(Scene-based spatial questions)
□ □ □
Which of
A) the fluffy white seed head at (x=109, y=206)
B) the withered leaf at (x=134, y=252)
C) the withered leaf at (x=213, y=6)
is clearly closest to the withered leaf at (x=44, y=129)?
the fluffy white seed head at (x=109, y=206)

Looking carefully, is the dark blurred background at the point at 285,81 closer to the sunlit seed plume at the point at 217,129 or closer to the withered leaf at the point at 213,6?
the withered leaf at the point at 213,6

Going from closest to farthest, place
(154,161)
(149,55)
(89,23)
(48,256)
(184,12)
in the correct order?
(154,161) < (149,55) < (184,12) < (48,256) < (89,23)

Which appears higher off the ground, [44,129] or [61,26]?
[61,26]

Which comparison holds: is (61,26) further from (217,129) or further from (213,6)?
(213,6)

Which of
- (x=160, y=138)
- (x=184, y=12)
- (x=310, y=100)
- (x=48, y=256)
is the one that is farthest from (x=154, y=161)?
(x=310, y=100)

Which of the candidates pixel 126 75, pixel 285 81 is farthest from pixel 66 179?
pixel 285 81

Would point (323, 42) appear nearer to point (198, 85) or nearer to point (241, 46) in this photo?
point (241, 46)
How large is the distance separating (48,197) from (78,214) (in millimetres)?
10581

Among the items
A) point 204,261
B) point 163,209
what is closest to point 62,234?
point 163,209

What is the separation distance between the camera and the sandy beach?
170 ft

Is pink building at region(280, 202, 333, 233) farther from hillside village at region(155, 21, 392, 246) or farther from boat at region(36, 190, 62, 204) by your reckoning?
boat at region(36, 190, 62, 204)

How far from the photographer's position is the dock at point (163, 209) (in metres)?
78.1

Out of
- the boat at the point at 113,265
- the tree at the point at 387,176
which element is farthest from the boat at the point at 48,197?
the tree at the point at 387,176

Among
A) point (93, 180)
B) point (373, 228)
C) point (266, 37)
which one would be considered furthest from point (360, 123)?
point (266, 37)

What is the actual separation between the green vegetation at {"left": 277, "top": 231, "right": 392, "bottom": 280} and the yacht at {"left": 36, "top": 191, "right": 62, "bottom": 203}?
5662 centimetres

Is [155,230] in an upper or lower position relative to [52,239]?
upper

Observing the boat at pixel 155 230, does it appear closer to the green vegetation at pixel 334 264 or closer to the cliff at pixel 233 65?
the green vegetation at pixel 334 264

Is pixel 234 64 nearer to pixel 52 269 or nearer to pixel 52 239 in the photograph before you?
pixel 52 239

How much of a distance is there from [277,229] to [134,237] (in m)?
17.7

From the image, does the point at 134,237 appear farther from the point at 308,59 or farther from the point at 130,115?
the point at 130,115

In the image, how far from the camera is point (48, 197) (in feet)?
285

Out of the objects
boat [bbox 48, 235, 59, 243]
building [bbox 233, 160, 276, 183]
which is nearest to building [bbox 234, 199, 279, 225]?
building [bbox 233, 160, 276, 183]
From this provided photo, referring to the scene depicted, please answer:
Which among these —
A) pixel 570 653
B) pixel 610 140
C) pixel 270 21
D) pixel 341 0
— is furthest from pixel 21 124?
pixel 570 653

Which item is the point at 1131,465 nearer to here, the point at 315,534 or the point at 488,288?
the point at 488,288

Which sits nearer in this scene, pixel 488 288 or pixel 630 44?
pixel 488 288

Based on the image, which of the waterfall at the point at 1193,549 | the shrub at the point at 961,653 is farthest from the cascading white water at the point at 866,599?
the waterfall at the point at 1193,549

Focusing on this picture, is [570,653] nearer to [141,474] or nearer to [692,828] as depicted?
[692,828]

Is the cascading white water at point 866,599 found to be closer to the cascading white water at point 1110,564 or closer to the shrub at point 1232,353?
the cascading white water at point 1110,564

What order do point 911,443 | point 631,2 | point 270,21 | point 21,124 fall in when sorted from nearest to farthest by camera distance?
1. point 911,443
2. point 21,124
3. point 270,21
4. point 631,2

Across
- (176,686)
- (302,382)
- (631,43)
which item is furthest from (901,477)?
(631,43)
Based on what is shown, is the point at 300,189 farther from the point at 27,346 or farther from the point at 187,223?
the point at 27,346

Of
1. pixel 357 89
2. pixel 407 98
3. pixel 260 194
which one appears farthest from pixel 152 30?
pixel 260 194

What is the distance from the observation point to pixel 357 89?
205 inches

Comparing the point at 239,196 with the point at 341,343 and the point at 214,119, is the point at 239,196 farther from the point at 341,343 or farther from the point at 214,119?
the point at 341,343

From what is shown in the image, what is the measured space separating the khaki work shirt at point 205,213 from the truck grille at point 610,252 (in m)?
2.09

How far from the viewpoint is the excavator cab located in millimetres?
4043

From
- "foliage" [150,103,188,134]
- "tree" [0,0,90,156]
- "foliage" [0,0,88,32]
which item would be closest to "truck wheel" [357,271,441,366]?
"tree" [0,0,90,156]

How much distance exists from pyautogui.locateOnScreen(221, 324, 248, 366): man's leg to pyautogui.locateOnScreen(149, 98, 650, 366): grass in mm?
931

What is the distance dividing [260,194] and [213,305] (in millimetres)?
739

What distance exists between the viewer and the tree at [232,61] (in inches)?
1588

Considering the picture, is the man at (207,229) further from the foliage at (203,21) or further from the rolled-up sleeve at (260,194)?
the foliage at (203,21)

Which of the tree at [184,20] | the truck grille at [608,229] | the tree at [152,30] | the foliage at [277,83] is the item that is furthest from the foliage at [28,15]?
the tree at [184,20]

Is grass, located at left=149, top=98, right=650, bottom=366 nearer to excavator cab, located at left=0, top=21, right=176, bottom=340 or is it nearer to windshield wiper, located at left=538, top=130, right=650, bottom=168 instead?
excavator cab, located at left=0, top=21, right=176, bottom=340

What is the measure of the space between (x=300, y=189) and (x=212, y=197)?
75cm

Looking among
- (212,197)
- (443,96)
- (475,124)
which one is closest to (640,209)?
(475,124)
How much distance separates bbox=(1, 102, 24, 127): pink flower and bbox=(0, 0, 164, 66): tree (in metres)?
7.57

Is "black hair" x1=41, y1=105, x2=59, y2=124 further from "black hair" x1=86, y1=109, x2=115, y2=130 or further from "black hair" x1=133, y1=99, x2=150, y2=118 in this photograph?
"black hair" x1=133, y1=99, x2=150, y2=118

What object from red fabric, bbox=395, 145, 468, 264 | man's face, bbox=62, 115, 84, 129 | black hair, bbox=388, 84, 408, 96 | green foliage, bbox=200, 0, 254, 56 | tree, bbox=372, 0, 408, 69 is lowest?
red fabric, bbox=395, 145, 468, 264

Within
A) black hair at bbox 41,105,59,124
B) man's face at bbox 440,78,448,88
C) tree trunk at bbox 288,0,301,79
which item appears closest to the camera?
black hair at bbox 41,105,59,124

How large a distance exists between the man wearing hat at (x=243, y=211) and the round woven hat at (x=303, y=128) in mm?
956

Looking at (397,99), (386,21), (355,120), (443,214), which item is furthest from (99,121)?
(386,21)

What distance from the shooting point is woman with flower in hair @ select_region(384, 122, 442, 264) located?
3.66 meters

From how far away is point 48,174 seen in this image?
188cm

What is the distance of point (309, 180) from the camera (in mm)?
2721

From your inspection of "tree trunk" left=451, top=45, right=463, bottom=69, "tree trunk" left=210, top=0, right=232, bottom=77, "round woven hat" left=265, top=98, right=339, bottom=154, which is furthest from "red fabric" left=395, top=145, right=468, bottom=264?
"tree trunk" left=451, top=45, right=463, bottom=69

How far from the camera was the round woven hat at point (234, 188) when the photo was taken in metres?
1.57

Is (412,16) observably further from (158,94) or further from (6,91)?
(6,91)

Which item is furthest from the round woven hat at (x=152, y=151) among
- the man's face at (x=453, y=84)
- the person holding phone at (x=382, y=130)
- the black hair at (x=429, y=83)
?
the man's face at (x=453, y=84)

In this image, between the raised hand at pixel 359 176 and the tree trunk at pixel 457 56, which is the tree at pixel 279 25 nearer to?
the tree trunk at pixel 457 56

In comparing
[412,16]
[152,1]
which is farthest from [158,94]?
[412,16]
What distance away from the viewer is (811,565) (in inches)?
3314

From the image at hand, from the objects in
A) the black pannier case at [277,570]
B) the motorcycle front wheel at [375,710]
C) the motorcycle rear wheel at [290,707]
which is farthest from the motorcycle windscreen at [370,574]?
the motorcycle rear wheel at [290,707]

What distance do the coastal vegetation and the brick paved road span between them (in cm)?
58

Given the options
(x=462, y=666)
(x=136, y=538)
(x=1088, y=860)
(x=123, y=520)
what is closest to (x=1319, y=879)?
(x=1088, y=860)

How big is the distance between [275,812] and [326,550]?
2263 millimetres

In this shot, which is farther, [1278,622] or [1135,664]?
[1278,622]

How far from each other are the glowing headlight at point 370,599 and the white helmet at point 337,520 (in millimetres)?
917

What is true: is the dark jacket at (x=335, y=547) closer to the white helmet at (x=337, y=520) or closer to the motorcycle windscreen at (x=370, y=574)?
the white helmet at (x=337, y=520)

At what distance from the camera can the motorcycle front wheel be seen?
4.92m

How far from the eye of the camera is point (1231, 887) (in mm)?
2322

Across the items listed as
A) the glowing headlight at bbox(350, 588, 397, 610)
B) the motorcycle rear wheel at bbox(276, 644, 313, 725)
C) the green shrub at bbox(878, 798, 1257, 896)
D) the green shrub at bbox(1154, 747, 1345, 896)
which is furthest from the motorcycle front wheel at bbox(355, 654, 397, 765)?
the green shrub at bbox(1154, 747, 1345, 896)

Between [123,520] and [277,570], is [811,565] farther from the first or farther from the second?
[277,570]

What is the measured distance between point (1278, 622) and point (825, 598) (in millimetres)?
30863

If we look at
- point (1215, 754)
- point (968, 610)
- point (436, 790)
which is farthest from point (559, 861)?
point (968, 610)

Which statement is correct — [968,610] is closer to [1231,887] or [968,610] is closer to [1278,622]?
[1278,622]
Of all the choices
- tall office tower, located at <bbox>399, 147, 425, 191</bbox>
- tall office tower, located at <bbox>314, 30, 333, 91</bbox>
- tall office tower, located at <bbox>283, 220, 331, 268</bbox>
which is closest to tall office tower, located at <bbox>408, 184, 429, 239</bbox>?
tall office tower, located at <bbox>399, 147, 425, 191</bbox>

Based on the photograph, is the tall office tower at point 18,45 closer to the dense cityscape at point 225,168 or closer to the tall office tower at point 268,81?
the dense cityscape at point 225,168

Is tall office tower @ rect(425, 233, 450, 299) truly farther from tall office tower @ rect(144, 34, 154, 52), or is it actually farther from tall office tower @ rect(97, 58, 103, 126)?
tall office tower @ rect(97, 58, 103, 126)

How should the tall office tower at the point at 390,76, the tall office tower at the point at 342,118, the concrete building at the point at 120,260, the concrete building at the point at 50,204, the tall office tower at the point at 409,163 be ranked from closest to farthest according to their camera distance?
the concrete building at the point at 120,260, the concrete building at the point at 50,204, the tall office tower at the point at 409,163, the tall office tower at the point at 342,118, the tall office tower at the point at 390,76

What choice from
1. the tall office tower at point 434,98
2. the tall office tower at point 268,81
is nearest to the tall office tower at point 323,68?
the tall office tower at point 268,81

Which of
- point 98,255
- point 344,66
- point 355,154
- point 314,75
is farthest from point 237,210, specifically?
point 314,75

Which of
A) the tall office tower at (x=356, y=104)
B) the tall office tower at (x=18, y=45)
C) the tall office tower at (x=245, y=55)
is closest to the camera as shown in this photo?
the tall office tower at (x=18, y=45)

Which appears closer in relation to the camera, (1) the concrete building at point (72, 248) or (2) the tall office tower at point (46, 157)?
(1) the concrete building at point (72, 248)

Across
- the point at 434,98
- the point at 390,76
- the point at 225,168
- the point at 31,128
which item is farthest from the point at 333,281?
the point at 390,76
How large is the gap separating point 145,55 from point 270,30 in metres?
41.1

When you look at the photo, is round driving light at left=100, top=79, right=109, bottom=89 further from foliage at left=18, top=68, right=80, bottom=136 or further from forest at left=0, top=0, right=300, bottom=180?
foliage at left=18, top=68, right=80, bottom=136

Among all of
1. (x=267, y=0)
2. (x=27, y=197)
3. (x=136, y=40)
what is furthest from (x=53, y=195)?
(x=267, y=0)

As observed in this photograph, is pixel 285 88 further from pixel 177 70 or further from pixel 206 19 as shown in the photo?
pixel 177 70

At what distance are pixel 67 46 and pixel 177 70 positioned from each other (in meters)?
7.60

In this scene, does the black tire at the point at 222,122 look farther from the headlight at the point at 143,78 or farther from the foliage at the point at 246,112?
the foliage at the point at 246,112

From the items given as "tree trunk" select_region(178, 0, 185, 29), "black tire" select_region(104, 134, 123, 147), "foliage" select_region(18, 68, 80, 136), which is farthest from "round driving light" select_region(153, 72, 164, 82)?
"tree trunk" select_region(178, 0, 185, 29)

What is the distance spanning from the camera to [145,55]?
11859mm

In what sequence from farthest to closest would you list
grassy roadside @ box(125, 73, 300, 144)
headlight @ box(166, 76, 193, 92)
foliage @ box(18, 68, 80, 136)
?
□ □ □
The line containing "Which appears closer" and every line after it, through the end of the records, should be repeated exactly and alone.

Which appears closer in relation to the camera, (1) the concrete building at point (72, 248) or (2) the tall office tower at point (46, 157)?
(1) the concrete building at point (72, 248)

Across
- the point at 434,98
- the point at 390,76
- the point at 225,168
- the point at 31,128
which item is farthest from the point at 333,281?
the point at 390,76
How large is the gap separating point 145,55 from point 270,30 in metres?
41.1

When you look at the photo, is round driving light at left=100, top=79, right=109, bottom=89 further from foliage at left=18, top=68, right=80, bottom=136 or further from forest at left=0, top=0, right=300, bottom=180?
foliage at left=18, top=68, right=80, bottom=136

Among all of
1. (x=267, y=0)
2. (x=27, y=197)
3. (x=136, y=40)
what is furthest from (x=53, y=195)?
(x=267, y=0)

As observed in this photograph, is pixel 285 88 further from pixel 177 70 or further from pixel 206 19 as shown in the photo?
pixel 177 70

At what distance are pixel 67 46 and pixel 177 70 positioned from each other (in meters)?
7.60

In this scene, does the black tire at the point at 222,122 look farther from the headlight at the point at 143,78 or farther from the foliage at the point at 246,112?
the foliage at the point at 246,112

From the items given as "tree trunk" select_region(178, 0, 185, 29), "black tire" select_region(104, 134, 123, 147), "foliage" select_region(18, 68, 80, 136), which is farthest from "round driving light" select_region(153, 72, 164, 82)?
"tree trunk" select_region(178, 0, 185, 29)

What is the distance spanning from the camera to [145,55]?
11859mm

In what sequence from farthest to closest would you list
grassy roadside @ box(125, 73, 300, 144)
headlight @ box(166, 76, 193, 92)
foliage @ box(18, 68, 80, 136)
?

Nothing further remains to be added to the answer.